Converting data formats for fun and profit
Publishing structured data on the Web is a hot topic these days. XML and JSON are go-to formats for HTTP endpoints, because they can be easily consumed by machines. However, these formats are less wieldable for humans though. So, how can we extract data from an XML or JSON document without heavy duty coding?
Some time ago, I needed a flat list of identification numbers, object titles and artists published via a Web API curated by a large museum. The data was formatted in XML. I had to share the list with a co-worker, so I needed an easy and efficient method to convert the dataset into a spreadsheet that we could collaborate on. My idea was to download the data, transform it into CSV, upload it to Google Docs and share it.
I had very limited time, so breaking open my coding toolkit and hacking an entire API client implementation was definitely a no-go. I had to approach the problem more directly.
So, how did I do it? I recently published a new screencast where I demonstrate how I tackled this problem.
The answer, of course, is using the XSLT language to create a transformation stylesheet. An XSLT processor program would convert the XML file to a CSV file based on the mapping and formatting rules I’d define in the stylesheet. Conveniently, OSX comes with a straightforward command line processor called xsltproc.
Desiging a workable XSLT stylesheet can be a challenge though. Here are a few pointers:
- Define what you will be outputting: which columns should your CSV contain? Does the data in each column need to be processed to?
- Define a mapping between your input and your output: which XML properties map to which columns?
- Define any conversion logic: do I need to combine data from properties? (ie. first and last names) Do I need to convert dates?
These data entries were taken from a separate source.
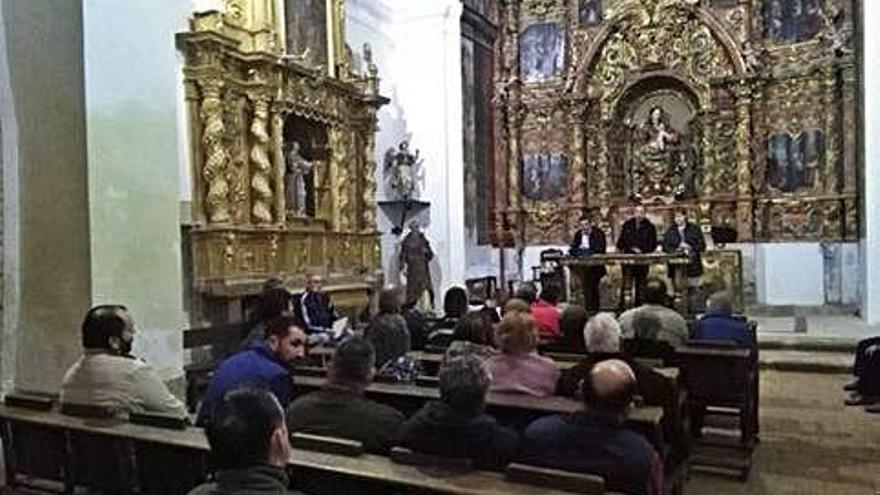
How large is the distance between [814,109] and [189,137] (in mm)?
9633

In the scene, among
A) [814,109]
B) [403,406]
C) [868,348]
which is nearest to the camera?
[403,406]

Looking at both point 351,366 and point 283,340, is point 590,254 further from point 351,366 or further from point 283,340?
point 351,366

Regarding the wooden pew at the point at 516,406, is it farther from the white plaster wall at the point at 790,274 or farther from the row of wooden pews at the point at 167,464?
the white plaster wall at the point at 790,274

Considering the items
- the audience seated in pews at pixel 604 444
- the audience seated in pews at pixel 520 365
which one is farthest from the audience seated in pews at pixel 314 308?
the audience seated in pews at pixel 604 444

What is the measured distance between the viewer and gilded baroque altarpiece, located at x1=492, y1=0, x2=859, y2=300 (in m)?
12.4

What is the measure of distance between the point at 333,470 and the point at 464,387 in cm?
51

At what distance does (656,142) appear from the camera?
537 inches

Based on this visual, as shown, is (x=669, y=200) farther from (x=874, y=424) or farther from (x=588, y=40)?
(x=874, y=424)

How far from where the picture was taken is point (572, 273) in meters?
11.0

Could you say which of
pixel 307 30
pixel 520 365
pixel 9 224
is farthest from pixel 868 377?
pixel 307 30

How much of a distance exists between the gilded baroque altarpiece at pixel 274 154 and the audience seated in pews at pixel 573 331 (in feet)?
12.7

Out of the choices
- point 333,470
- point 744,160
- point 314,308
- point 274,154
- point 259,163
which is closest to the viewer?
point 333,470

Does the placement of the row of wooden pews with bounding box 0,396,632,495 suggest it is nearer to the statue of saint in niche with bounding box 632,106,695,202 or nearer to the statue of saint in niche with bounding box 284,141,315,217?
the statue of saint in niche with bounding box 284,141,315,217

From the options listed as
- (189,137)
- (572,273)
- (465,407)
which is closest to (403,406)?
(465,407)
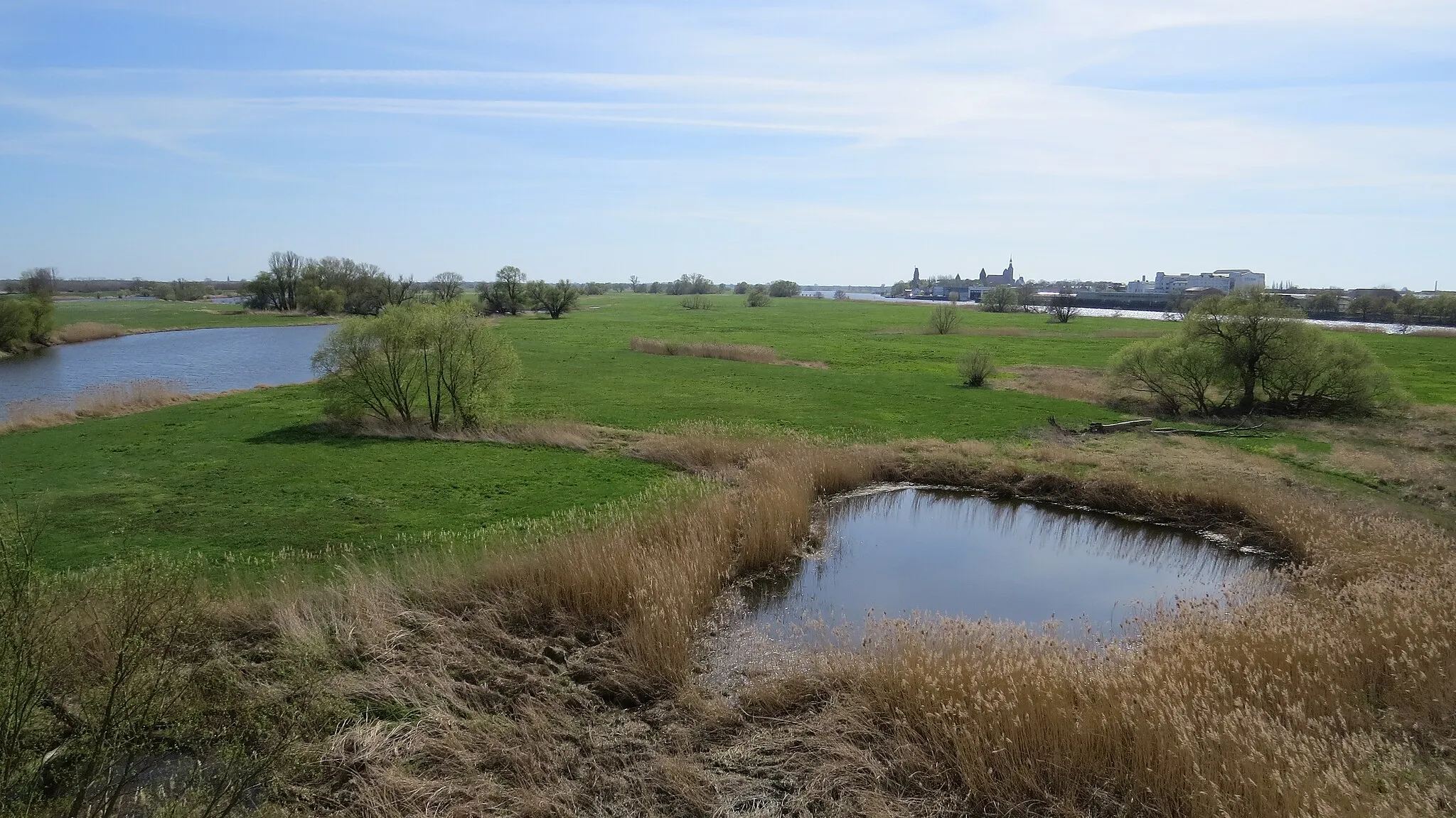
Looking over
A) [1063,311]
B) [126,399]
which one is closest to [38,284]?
[126,399]

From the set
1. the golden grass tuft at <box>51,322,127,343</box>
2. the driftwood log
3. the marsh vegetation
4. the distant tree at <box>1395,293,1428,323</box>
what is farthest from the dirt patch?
the distant tree at <box>1395,293,1428,323</box>

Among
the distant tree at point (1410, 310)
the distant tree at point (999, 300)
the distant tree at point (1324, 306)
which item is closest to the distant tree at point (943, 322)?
the distant tree at point (999, 300)

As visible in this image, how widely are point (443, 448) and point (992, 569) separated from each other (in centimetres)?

- Identify hard problems: XML is multidimensional, CSV is a flat format. An XML property can contain multiple values, a CSV column holds a single value.
- Take care of character encodings. Try to export your CSV to UTF-8, this encoding set causes the least problems when you want to import the CSV files in other applications.
The basic concepts behind XSLT are fairly easy to grasp. It doesn’t take long to get up and running and convert datasets with a straightforward model. However, if your input and output define a complex structure, writing an XSLT stylesheet can be a daunting prospect. In which case you might still want to consider alternative solutions.